§ Records for the task
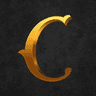 Currency icon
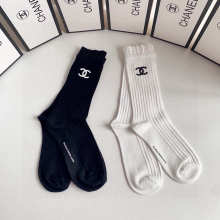 Sock All — 475abdf2
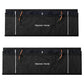 Spigen Dynamic Shield A712 Waist Pack Running Bag Spigen Singapore Singapore
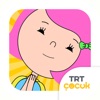 TRT İbi - iPadアプリ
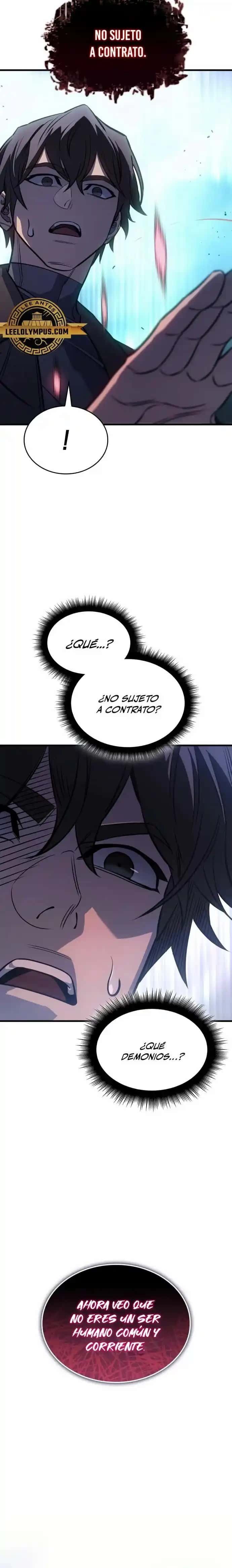 Capitulo 38 page 39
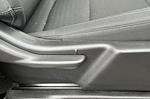 2023 Chevrolet Silverado 1500 Crew Cab RWD Pickup for sale #C4028 - photo 23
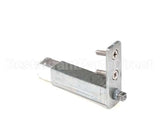 SPR-2 Culitek Sprg Hnge W/Screws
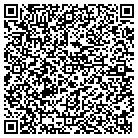 QR code with Divine Visitation Intl Mnstrs contacts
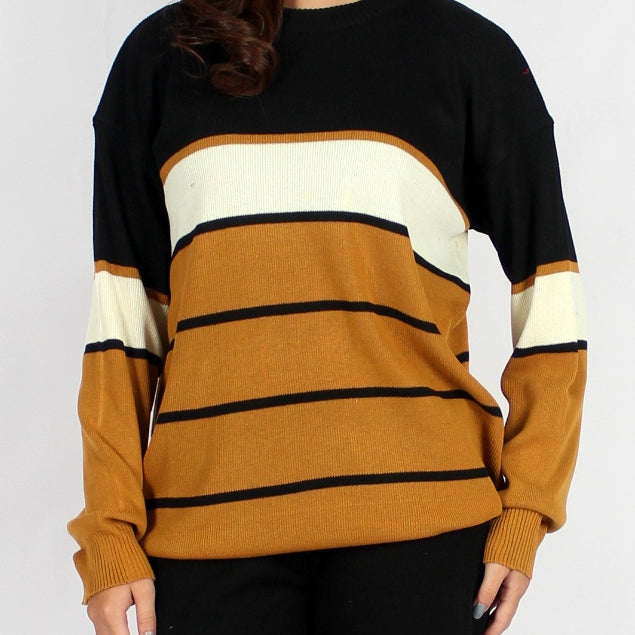 Lena Premium Knit Wear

§ Work required
Leave the pictures out and write out every entry exactly as given.

§ Answer for this exercise
 Currency icon
 Sock All — 475abdf2
 Spigen Dynamic Shield A712 Waist Pack Running Bag Spigen Singapore Singapore
 TRT İbi - iPadアプリ
 Capitulo 38 page 39
 2023 Chevrolet Silverado 1500 Crew Cab RWD Pickup for sale #C4028 - photo 23
 SPR-2 Culitek Sprg Hnge W/Screws
 QR code with Divine Visitation Intl Mnstrs contacts
 Lena Premium Knit Wear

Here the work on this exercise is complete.